Das wichtigste Ergebnis: Optimale Ambition ist strikt über dem Durchschnitt, aber strikt endlich. Die Mathematik zeigt eine starke Asymmetrie – zu hohe Ambitionen verursachen weit höhere kognitive und strategische Kosten als zu niedrige um denselben Betrag. „Perfektionismus ist mathematisch gesehen schädlicher als leichte Zufriedenheit“, erklärt Landgren.
Das Modell berücksichtigt auch reale Verteilungen. In linksschiefen Umgebungen (in denen katastrophale Fehlschläge häufiger sind als Glücksfälle, wie in der makroökonomischen Politik) sollten Einzelpersonen ihre Ambitionen im Verhältnis zum Durchschnitt tatsächlich steigern und gleichzeitig Risiken minimieren. Umgekehrt sollten Menschen in rechtsschiefen Umgebungen (in denen einige wenige „Einhörner“ den Durchschnitt nach oben treiben, wie im Risikokapitalismus) ihre Ambitionen im Verhältnis zu diesem verzerrten Durchschnitt senken.

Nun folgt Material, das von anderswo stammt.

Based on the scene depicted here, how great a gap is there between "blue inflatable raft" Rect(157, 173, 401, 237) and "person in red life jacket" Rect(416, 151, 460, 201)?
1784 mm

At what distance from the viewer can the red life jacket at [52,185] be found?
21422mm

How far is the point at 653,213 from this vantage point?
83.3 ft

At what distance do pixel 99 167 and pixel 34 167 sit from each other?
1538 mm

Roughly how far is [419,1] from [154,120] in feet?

Empirische Validierungen über Online-Dating, Universitätsbewerbungen, Swing-State-Umfragen und Vermögensverteilung bestätigten das Modell: Online-Dater senden beispielsweise auf natürliche Weise Nachrichten an Partner, die nur geringfügig begehrenswerter sind als sie selbst.
Warum es wichtig ist
Diese Forschung erklärt, warum ständiger sozialer Vergleich – insbesondere durch Höhepunkte in sozialen Medien – die Leistung beeinträchtigt. Co-Autor Ryan Langendorf merkt an, dass die Fokussierung auf Spitzenverdiener chronische Unzufriedenheit erzeugt, die Menschen dazu bringt, erreichbare Belohnungen auszuschlagen. Das Verständnis der mathematischen Grundlage von Ambitionen kann Ihnen helfen, Ziele zu setzen, die Ergebnisse maximieren, ohne kognitive Ressourcen für unerreichbare Perfektion zu verschwenden.
Was Sie tun können
Setzen Sie sich Ziele, die leicht über Ihrer aktuellen Durchschnittsleistung liegen – ambitioniert, aber realistisch. Vermeiden Sie es, sich mit Spitzenperformern in verzerrten Bereichen zu vergleichen; passen Sie Ihre Maßstäbe an Ihre Umgebung an. Erkennen Sie, dass Perfektionismus eine riskantere Strategie ist als sich mit „gut genug“ zufriedenzugeben.